Rare, Potentially Predictable
Epidemiological studies indicate that exposure to antipsychotic medications is associated with sudden death. The association is valid for current use, not for past use. Sudden cardiac risk was the highest among patients receiving butyrophenone antipsychotics, mainly pipamperone and haloperidol, even at low doses. Sudden cardiac death is associated with antipsychotic use rather than with schizophrenia itself. This risk is fourfold and remains high throughout long-term use. Sudden death commonly occurs in patients between 10 and 35 years of age, particularly during exercise even in patients with only mild obstruction hypertrophic obstructive cardiomyopathy (HOC). The incidence of sudden death is 4 to 6% a year in children and adolescents and 2 to 4% a year in adults. Even brief episodes of asymptomatic ventricular tachycardia on ambulatory EKG maybe a risk factor.
Cardiovascular factors are not the sole cause of sudden death risk; metabolic complications, diabetic ketoacetotic crisis (DKA; even in persons who are not hyperglycemic), acute pancreatitis, and other acute illnesses (hematologic, hepatic, and others) may promote a fulminating death. Nasrallah and Newcomer (2004), assert that the best means for prevention and early detection of DKA and pancreatitis are regular laboratory screenings and being on alert for signs and symptoms of polyuria, polydipsia, mental status changes, and acute abdominal symptoms (like pain, nausea, vomiting, and others).
Regarding sudden death, Roller, Cross, Doraiswamy, et al. (2003) alert physicians about the incidence of pancreatitis associated with atypical antipsychotics. This pharmacovigilance study, based on spontaneously reported adverse events, and likely to suffer from underreporting, uncovered 192 cases of pancreatitis associated with antipsychotic use: 22 patients died. Most of the cases of pancreatitis occurred within six months of antipsychotic initiation. The association was of 40, 33, 16, and 12% for clozapine, olanzapine, risperidone, and haloperidol treatments, respectively. Only 23% of the patients had received valproate concomitantly; some had received valproate for extended periods of time without experiencing difficulties.
Of pertinent relevance for child psychiatrists, 10 pediatric patients (less than 18 years of age) were affected; 4 patients were treated with olanzapine, 3 with risperidone, 1 with clozapine, 1 with haloperidol, and 1 with a combination of clozapine and haloperidol. A 15-year-old died because of direct complications of pancreatitis.

▶ **Your objective**: Continue the passage on antipsychotic medications and sudden death, picking up after its last sentence. The items after this point come from a different source.

▶ **Information given**:
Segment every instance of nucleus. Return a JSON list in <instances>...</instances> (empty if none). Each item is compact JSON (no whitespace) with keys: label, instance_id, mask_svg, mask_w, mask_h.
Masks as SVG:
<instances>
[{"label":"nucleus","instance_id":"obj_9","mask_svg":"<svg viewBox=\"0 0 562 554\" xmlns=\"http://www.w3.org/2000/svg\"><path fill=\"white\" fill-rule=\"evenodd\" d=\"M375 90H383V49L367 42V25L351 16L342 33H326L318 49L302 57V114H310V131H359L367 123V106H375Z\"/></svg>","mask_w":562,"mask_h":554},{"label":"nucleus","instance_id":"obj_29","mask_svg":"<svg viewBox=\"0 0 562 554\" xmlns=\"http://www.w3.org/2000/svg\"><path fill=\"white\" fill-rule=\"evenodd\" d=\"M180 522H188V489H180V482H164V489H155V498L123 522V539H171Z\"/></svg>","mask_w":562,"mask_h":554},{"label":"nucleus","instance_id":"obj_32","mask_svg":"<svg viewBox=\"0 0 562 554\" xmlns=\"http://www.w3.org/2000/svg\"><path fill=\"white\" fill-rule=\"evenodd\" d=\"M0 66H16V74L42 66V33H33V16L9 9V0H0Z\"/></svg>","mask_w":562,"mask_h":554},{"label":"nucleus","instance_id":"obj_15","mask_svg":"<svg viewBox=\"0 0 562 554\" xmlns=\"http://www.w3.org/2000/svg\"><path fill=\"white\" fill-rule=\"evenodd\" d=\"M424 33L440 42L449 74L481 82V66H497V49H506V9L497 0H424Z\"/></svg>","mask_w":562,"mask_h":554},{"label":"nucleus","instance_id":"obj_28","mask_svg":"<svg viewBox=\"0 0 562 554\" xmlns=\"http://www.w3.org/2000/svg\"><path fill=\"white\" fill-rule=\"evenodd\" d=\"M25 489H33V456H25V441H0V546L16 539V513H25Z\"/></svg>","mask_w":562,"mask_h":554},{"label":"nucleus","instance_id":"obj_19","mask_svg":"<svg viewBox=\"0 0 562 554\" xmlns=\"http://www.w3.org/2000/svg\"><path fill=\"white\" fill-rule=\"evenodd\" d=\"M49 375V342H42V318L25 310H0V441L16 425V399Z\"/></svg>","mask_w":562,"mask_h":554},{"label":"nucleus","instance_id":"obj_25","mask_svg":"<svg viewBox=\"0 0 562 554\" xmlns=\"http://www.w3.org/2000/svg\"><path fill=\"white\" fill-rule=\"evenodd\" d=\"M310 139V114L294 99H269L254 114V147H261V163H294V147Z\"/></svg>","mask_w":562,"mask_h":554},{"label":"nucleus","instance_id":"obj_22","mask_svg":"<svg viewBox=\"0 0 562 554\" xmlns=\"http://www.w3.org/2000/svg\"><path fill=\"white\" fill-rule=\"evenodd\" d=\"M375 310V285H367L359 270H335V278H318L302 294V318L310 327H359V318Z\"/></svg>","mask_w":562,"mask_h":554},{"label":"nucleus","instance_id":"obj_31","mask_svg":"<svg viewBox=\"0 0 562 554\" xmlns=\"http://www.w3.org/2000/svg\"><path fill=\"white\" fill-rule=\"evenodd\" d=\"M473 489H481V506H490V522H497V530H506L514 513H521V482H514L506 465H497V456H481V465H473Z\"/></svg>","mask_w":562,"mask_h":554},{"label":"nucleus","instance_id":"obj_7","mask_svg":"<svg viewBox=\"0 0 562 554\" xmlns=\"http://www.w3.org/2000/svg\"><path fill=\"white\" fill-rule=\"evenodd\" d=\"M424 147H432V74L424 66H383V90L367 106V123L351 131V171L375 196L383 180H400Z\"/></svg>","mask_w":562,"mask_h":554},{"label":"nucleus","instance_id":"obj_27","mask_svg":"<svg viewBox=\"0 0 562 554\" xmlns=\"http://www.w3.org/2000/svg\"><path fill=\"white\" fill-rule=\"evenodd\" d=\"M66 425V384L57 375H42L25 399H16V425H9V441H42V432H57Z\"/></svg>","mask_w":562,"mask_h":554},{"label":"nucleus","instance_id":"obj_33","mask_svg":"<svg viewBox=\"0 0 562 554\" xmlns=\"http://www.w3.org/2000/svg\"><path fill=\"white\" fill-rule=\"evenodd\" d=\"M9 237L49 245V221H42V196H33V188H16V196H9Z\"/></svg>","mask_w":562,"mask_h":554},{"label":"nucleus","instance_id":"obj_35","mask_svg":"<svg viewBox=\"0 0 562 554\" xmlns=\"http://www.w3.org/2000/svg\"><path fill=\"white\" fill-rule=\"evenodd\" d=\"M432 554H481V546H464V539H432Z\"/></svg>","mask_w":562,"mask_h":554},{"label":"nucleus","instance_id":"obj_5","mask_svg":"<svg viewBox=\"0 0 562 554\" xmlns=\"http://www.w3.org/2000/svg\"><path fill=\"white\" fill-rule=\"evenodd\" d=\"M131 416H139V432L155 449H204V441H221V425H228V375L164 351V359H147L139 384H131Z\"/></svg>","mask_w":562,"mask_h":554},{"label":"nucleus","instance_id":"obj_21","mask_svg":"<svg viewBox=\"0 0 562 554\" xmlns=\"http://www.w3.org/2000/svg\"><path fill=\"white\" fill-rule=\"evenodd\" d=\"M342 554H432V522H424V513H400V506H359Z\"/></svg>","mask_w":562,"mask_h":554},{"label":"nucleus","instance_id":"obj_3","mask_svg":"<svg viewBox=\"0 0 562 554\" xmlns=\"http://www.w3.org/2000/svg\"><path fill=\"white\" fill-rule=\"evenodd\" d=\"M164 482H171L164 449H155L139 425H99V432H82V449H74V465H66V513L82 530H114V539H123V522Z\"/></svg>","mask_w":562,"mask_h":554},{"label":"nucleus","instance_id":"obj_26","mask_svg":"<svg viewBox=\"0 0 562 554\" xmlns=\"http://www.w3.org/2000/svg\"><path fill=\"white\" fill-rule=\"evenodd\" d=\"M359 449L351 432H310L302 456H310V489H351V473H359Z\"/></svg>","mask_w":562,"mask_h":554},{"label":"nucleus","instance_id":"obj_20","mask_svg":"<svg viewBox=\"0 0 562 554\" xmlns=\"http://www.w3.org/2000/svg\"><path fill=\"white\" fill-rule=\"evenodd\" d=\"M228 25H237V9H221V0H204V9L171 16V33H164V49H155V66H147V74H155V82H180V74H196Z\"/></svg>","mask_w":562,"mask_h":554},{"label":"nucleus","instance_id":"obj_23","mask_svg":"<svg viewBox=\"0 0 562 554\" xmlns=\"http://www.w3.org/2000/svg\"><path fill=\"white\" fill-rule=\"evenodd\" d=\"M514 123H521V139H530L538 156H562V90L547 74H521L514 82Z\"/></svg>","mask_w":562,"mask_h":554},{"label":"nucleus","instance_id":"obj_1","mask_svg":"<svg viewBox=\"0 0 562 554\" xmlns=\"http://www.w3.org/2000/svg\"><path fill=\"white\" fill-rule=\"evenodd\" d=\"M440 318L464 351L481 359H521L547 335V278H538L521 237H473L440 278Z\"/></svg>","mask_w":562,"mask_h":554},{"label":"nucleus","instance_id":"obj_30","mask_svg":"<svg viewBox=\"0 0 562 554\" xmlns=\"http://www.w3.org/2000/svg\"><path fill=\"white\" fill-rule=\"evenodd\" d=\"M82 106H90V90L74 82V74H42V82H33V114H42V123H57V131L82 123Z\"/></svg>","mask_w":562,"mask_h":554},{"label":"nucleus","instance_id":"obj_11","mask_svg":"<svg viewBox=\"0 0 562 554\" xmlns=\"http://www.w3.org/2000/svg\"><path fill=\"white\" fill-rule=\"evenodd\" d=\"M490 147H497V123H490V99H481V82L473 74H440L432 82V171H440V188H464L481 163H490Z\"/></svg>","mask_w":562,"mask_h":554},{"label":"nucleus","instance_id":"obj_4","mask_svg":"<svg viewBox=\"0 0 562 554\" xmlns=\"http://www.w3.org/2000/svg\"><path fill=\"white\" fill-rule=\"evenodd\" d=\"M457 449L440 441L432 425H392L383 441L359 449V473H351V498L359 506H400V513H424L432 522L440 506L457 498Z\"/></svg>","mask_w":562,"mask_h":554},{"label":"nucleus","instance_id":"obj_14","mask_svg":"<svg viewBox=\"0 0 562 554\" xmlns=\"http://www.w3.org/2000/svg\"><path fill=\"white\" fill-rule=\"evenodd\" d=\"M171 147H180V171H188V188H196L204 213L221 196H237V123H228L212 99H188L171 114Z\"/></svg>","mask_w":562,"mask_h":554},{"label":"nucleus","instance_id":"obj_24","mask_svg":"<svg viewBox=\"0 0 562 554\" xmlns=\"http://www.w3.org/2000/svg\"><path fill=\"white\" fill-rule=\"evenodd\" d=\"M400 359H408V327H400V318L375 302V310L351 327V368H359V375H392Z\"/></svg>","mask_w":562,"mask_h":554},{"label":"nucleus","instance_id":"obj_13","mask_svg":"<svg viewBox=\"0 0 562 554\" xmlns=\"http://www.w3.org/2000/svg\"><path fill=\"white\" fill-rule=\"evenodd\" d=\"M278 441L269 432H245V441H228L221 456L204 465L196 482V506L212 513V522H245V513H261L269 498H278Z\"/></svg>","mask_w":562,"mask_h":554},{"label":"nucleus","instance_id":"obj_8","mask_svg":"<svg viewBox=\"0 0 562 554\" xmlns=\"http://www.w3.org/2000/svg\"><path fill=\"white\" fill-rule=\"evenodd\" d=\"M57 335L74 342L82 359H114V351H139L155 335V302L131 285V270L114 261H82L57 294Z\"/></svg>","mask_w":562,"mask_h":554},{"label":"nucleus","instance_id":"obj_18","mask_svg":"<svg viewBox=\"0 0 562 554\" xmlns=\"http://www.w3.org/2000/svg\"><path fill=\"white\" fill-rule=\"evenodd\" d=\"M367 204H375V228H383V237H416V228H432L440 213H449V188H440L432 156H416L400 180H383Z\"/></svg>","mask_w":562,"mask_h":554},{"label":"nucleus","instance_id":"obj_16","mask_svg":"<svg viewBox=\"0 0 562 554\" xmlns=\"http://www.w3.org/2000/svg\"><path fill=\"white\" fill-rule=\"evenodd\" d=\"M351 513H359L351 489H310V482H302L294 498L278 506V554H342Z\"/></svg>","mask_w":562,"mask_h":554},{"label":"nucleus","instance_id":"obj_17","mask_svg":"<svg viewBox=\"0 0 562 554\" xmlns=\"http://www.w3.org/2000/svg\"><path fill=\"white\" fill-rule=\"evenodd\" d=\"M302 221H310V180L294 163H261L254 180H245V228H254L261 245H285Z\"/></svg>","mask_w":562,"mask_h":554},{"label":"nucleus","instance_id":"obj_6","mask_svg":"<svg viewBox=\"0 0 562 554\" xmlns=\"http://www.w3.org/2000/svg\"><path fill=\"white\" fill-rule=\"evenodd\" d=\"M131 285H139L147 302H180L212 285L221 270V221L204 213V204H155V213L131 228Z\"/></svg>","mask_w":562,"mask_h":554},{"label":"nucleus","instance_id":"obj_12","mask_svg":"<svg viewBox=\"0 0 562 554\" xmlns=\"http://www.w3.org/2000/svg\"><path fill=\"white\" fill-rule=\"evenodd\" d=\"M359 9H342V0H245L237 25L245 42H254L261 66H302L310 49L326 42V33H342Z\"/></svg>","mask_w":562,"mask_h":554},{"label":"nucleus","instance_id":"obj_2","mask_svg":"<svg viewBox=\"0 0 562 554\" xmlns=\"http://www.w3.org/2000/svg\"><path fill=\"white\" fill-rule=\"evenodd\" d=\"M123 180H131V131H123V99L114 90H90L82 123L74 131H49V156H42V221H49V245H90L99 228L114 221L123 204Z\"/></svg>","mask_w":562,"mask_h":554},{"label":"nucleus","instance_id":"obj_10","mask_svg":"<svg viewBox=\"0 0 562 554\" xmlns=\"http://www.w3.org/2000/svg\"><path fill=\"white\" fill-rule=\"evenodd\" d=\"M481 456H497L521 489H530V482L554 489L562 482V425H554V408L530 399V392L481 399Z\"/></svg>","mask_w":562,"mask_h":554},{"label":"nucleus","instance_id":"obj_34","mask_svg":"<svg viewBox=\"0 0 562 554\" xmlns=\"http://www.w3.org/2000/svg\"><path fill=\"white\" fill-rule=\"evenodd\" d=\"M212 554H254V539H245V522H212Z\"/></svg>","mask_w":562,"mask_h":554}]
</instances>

▶ **Result of the exercise**:
Sudden Death and Physical Restraint
Extreme care should be exercised in restraining patients with underlying cardiac pathology. Persons, who ultimately experience sudden death, display a state of “excited delirium or an endogenous acute psychotic episode” preceding the restraint. Deaths usually occur after the restraint hold has been applied. “Immediately after the struggle ends, the individual becomes unresponsive, develops cardiopulmonary arrest and does not respond to cardiopulmonary resuscitation… [sudden death] invariably occurs after the struggle (physical restraint) has ended”. During correctly applied restraint techniques, respiratory related deaths (asphyxiation) rarely occur. This is in agreement with Dimaio and Dimaio: “While virtually all deaths in manic delirium are probably caused by the physiological reactions to a violent struggle (with or without the interaction of illegal drugs), in occasional cases positional asphyxia may play a role in a death”. Persons who die after the struggle of a restraint have “an underlying physiological lesion of the conduction system of the heart (Wolf-Parkinson-White syndrome, prolonged QT syndrome, or others) [that] predisposes them to develop an arrythmia”. Fatal arryth-mias are precipitated by a catecholamine release and the prolonged hypokalemia (lasting 90 minutes or more) that ensues from the physical struggle during the restraint. “This period has been referred [to].. .as the time of post-exercise peril, in that there is a risk of cardiac arrythmias during this period”. Patients who are under the influence of illegal drugs (e.g., cocaine or amphetamines), are at an increased risk of developing arrythmogenic effects during a restraint-related struggle. The psychiatrist and the restraining team need to exercise judgment and maximal care during these high-risk situations. Atypical antipsychotics may also contribute to the fatal event since these medications may have been used before as primary treatments, and are commonly added as prn drugs in cases of agitation and are administered before or concomitantly with the physical intervention.
Sudden death has been associated with both conventional antipsychotics and with clozapine. The etiology of the cause of death in these contexts is not clear; it is probably secondary to ventricular arrythmia. It may be associated with sudden increase of clozapine dose; clozapine increase should not exceed more than 50 mg every two days. Also, it is safe to assume that every severely obese patient may have an underlying cardiomyopathy and that they may develop cardiac arrhythmias during a physical restraint.